Data entries:

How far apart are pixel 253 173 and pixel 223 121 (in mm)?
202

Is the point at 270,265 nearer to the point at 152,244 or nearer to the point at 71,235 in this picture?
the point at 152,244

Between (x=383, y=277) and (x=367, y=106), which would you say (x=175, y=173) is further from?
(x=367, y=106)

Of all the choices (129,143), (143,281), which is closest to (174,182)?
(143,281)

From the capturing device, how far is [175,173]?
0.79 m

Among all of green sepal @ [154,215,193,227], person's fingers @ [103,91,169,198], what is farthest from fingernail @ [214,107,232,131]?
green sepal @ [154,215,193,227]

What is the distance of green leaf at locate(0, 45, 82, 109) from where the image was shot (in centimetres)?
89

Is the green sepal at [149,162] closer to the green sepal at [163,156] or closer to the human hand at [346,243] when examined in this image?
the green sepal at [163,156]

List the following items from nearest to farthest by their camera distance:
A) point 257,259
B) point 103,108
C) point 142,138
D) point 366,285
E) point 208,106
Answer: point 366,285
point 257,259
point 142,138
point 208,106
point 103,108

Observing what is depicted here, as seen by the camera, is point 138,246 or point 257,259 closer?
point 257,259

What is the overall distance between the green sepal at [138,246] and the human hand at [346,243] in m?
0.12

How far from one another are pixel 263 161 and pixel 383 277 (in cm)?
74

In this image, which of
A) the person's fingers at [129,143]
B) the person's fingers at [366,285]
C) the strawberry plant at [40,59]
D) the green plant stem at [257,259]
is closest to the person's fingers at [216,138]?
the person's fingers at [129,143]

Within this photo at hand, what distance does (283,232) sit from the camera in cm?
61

# EXERCISE TASK:
Rewrite the data above as a numbered list with one line per item, and omit the blank lines.

# EXERCISE ANSWER:
1. How far apart are pixel 253 173 and pixel 223 121 (in mm)?
2. 202
3. Is the point at 270,265 nearer to the point at 152,244 or nearer to the point at 71,235 in this picture?
4. the point at 152,244
5. Between (x=383, y=277) and (x=367, y=106), which would you say (x=175, y=173) is further from?
6. (x=367, y=106)
7. Of all the choices (129,143), (143,281), which is closest to (174,182)?
8. (143,281)
9. From the capturing device, how far is [175,173]?
10. 0.79 m
11. Among all of green sepal @ [154,215,193,227], person's fingers @ [103,91,169,198], what is farthest from fingernail @ [214,107,232,131]?
12. green sepal @ [154,215,193,227]
13. What is the distance of green leaf at locate(0, 45, 82, 109) from where the image was shot (in centimetres)?
14. 89
15. Is the green sepal at [149,162] closer to the green sepal at [163,156] or closer to the human hand at [346,243] when examined in this image?
16. the green sepal at [163,156]
17. List the following items from nearest to farthest by their camera distance:
18. A) point 257,259
19. B) point 103,108
20. C) point 142,138
21. D) point 366,285
22. E) point 208,106
23. Answer: point 366,285
24. point 257,259
25. point 142,138
26. point 208,106
27. point 103,108
28. Observing what is depicted here, as seen by the camera, is point 138,246 or point 257,259 closer?
29. point 257,259
30. What is the overall distance between the green sepal at [138,246] and the human hand at [346,243] in m?
31. 0.12
32. How far from one another are pixel 263 161 and pixel 383 277 (in cm)?
33. 74
34. In this image, which of
35. A) the person's fingers at [129,143]
36. B) the person's fingers at [366,285]
37. C) the strawberry plant at [40,59]
38. D) the green plant stem at [257,259]
39. is closest to the person's fingers at [216,138]?
40. the person's fingers at [129,143]
41. Within this photo at hand, what distance does (283,232) sit from the camera in cm?
42. 61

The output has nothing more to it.